Trecho do documento
Era domingo, dia 06 de maio. Momentos finais da III feira da reforma agrária. O parque estava cheio ainda. Em todos os lugares esparramados, em todas as fileiras de barracas representando os estados brasileiros, nas arquibancadas e em frente ao palco, onde mais de 300 artistas se apresentavam continuamente, havia muita gente.
Na grande livraria, sobre a tenda de circo, erguida para a exposição de livros de diversas editoras havia agitação, cansaço e a longa fila do café. Mas não havia irritação, nem pressa, nem reclamações. Todos curtiam os últimos momentos de congraçamento e aguardavam o último show da noite, quando Martinho da Vila subiria ao palco encerrando essa festa cidadã, diversa e livre.

Tarefa proposta 1
Transcreva na íntegra o trecho sobre a feira da reforma agrária.
Tarefa proposta 2
Diga quantas linhas dos registros contêm a palavra "from", diferenciando maiúsculas de minúsculas. Responda apenas com o número.

Dados da tarefa
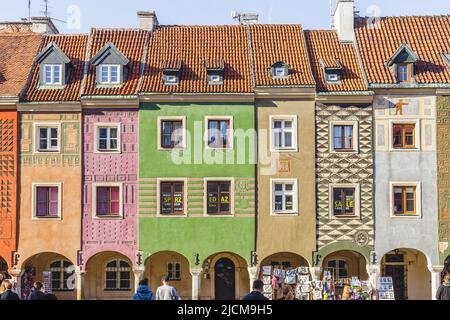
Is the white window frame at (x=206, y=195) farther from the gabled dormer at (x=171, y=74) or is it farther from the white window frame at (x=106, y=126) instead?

--

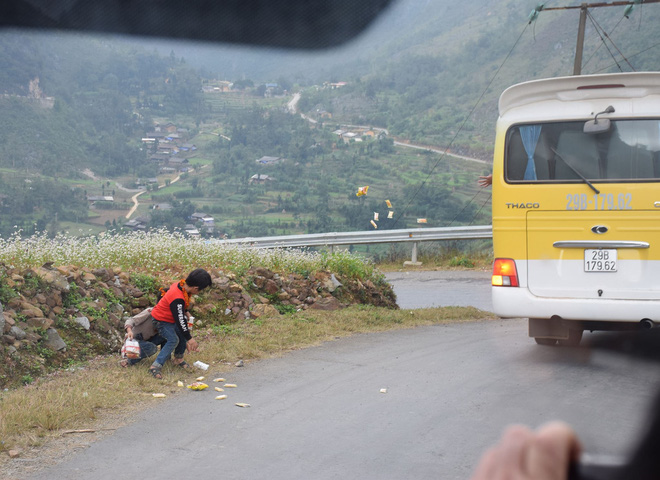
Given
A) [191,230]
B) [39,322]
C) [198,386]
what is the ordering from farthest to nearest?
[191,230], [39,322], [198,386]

Solução escrita 1
Era domingo, dia 06 de maio. Momentos finais da III feira da reforma agrária. O parque estava cheio ainda. Em todos os lugares esparramados, em todas as fileiras de barracas representando os estados brasileiros, nas arquibancadas e em frente ao palco, onde mais de 300 artistas se apresentavam continuamente, havia muita gente.
Na grande livraria, sobre a tenda de circo, erguida para a exposição de livros de diversas editoras havia agitação, cansaço e a longa fila do café. Mas não havia irritação, nem pressa, nem reclamações. Todos curtiam os últimos momentos de congraçamento e aguardavam o último show da noite, quando Martinho da Vila subiria ao palco encerrando essa festa cidadã, diversa e livre.

Solução escrita 2
2